■ **Provided information**:

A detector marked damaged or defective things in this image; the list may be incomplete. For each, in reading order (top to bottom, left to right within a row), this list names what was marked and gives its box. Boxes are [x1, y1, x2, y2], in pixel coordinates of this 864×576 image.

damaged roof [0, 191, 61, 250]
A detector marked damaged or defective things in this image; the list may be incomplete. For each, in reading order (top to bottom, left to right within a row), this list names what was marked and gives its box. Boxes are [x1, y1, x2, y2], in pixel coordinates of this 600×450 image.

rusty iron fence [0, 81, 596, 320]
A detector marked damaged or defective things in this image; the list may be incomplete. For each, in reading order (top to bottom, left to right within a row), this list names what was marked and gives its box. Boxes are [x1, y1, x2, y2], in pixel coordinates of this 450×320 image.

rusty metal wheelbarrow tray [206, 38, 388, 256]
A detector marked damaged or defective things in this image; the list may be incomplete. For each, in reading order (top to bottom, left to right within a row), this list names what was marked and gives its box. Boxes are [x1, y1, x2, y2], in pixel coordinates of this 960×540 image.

■ **Your goal**:
Copy out every item above word for word, keeping each line unchanged and in its original order.

■ **Output**:
A detector marked damaged or defective things in this image; the list may be incomplete. For each, in reading order (top to bottom, left to right within a row), this list names what was marked and gives its box. Boxes are [x1, y1, x2, y2], in pixel coordinates of this 864×576 image.

damaged roof [0, 191, 61, 250]
A detector marked damaged or defective things in this image; the list may be incomplete. For each, in reading order (top to bottom, left to right within a row), this list names what was marked and gives its box. Boxes are [x1, y1, x2, y2], in pixel coordinates of this 600×450 image.

rusty iron fence [0, 81, 596, 320]
A detector marked damaged or defective things in this image; the list may be incomplete. For each, in reading order (top to bottom, left to right within a row), this list names what was marked and gives its box. Boxes are [x1, y1, x2, y2], in pixel coordinates of this 450×320 image.

rusty metal wheelbarrow tray [206, 38, 388, 256]
A detector marked damaged or defective things in this image; the list may be incomplete. For each, in reading order (top to bottom, left to right within a row), this list names what was marked and gives its box. Boxes are [x1, y1, x2, y2], in pixel coordinates of this 960×540 image.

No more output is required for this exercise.